Começando pela conscientização socioambiental mais presente nas escolas para promover a justiça climática e social, com oportunidades e direitos independente de gênero, raça e sexualidade, a Carta propõe, entre as iniciativas, a criação de fundos públicos e privados para investimento e a criação de postos de trabalho formais e dignos nas periferias. Também reivindica mais espaço para o protagonismo juvenil na execução de políticas públicas voltadas para a educação ambiental.
— É muito importante esse protagonismo jovem no debate da Agenda 2030 na Glocal Experience. Precisamos ter mais voz nesses espaços que discutem educação ambiental e meio ambiente porque, muitas vezes, eles falam pelos jovens, mas sem que estejamos inseridos. Aqui, desenvolvemos nossa própria metodologia e construímos a Carta em conjunto, com jovens de diferentes locais e origens, representando inúmeros movimentos, coletivos e organizações — afirmou Ana Nathalia, do comitê organizador do Fórum.
E se, diante dos obstáculos superlativos que há pela frente, como guerras e a pandemia da Covid-19, Carlo Pereira, diretor executivo da Rede Brasil do Pacto Global da ONU, também mostrou que é possível um amanhã mais justo.

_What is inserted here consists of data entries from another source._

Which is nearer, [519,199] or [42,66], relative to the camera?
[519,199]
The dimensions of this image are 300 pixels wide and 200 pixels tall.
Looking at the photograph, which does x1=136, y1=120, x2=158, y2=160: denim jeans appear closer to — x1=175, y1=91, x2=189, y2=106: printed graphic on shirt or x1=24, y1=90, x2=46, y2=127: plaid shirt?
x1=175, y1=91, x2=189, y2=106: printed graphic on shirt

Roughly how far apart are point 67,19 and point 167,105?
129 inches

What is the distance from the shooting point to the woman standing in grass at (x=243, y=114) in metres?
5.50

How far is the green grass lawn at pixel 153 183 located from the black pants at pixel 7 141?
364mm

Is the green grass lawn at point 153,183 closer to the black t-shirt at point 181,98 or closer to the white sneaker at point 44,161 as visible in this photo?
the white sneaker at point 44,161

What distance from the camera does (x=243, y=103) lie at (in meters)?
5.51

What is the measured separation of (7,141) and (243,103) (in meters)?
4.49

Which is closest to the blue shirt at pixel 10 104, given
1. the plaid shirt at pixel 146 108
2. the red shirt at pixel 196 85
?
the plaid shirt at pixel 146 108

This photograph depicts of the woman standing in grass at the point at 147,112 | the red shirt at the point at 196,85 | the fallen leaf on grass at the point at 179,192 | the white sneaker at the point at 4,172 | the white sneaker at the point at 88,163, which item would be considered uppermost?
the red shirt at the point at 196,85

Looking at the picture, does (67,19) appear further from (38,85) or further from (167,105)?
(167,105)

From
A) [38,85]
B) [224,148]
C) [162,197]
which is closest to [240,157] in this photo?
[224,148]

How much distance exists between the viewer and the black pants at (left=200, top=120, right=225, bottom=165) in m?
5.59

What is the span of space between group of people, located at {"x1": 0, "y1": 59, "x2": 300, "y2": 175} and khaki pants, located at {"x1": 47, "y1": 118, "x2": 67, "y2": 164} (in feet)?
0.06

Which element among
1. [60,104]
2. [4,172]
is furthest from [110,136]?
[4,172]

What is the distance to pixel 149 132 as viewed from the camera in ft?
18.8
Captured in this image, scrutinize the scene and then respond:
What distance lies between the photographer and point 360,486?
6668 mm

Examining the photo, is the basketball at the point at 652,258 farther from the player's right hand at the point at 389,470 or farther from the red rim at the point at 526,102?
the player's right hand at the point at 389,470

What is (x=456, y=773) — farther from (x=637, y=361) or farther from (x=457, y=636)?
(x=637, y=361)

— Perto do ano 2000, tínhamos 37% da população global na pobreza. Quando iniciamos a agenda 2015-2030, tínhamos 10% na extrema pobreza. Ainda são muitos. Mas tiramos 1 bilhão de pessoas dessa situação. Se a gente se unir, a gente chega lá — disse Carlo.
O papel das cidades e regiões para por em marcha a metamorfose esperada foi outra das alavancas evocadas para modificar o amanhã. Natalia Uribe, secretária geral da Regions4 (rede que representa a voz de governos regionais nos processos da ONU e em grandes eventos) lembrou que, das 169 metas contidas nas ODS, 110 não podem ser alcançadas sem a colaboração de governos locais e regionais. Ela tinha participado anteontem, no Palácio Guanabara, sede do governo do Rio, da assinatura da adesão do estado à Regions4.
— O desenvolvimento sustentável deve fazer parte do nosso dia a dia — disse Natalia ao dar as boas-vindo ao Rio à rede.
Representantes do governo do estado, da prefeitura do Rio, de empresas e da sociedade civil também participaram da abertura da conferência. Pela Editora Globo, Pedro Dias Leite, diretor executivo de jornalismo da CBN, reforçou o poder da mídia em ampliar o debate sobre governança ambiental, social e corporativo. Enquanto Fernando Torres, editor-chefe do Valor Econômico, ressaltou a importância também do setor coorporativo para passar essa mensagem.